687. Das Heidengrab auf dem Suatabor

[455] Ohnweit der Stadt Schüttenhofen im Prachiner Kreise erhebt sich der Suatabor, ein hoher Berg mit einem Heilquell und einem umfriedeten Raum, der wird das Heidengrab genannt. Unten rollt das Flüßchen Wottawa seine Wellen der Moldau zu und führt Gold und gute Perlen in seinem Sande; diese machten vorzeiten die Einwohner von Schüttenhofen reich, welches schon im Jahre 790 erbaut worden sein will. Als die Mugeln (Mongolen, Tataren) in das Land fielen, verriet ihnen der Umwohner Neid und Bosheit Schüttenhofens Reichtum, und ein Heerhaufen derselben zog alsbald heran, sich aller Schätze zu bemächtigen. Wie groß aber dazumal auch die Furcht und der Schrecken waren und förmlich entmannend wirkten, so erhob sich doch ein Tapferer, sammelte um sich her eine mutige Schar, legte sich am Suatabor in einen Hinterhalt und begrüßte dermaßen herzhaft den Mugelnhaufen, daß nichts übrigblieb, als alle Erschlagenen zu begraben. Entronnen war keiner. Da ließ der Held die Heiden in eine Grube werfen und türmte ihnen den Hügel auf.

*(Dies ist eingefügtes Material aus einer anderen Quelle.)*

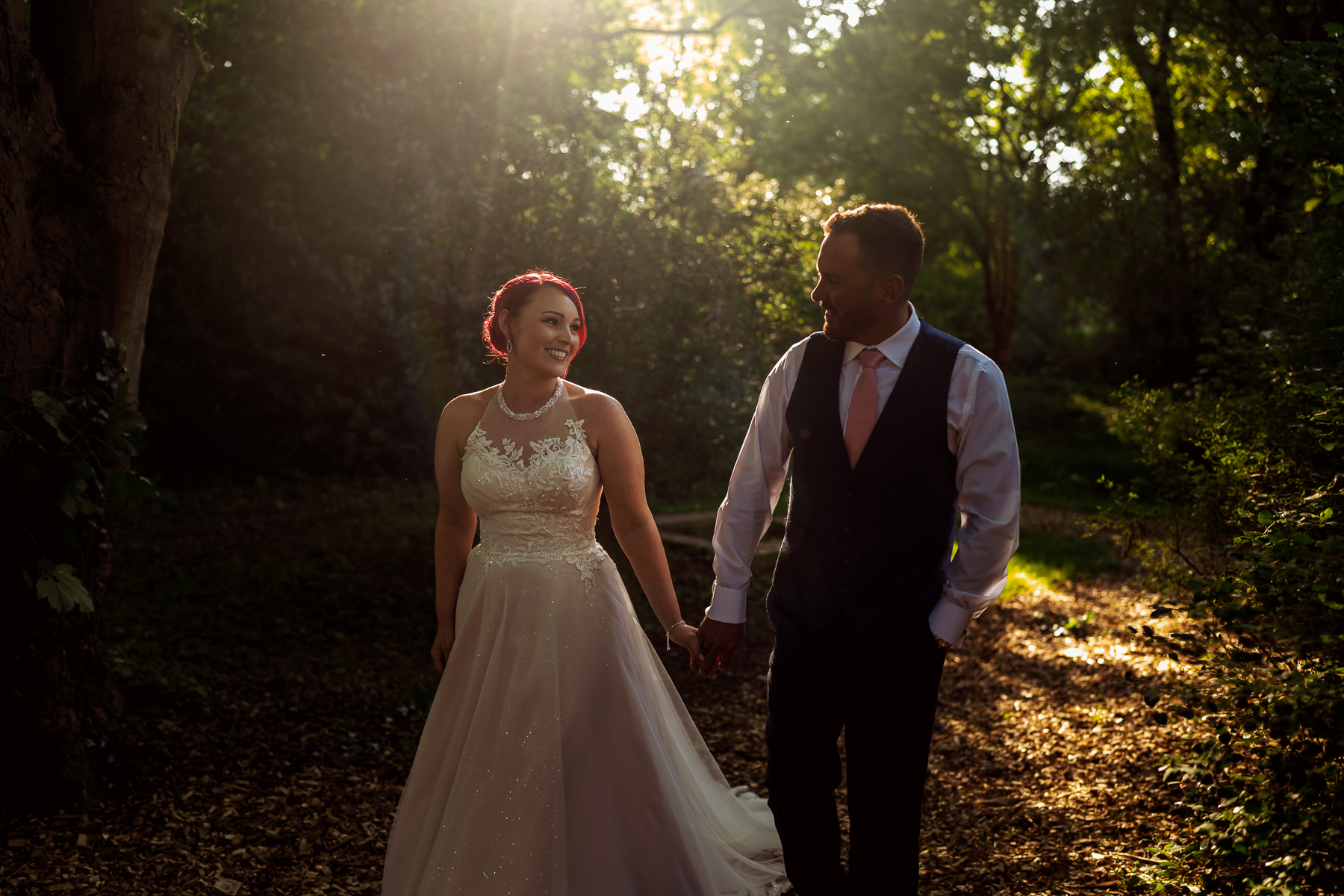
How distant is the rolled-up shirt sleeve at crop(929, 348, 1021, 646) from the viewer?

Die Sage geht, daß sich dieses Heidengrab alle Jahre dem Heilbrunnen um eine Daumensbreite nähere; wann es dem Quellbrunnen ganz nahe sein wird, wird im Königreiche Böhmen eine große weitumgreifende Veränderung vor sich gehen.

Quelle:
Ludwig Bechstein: Deutsches Sagenbuch. Meersburg und Leipzig 1930, S. 455.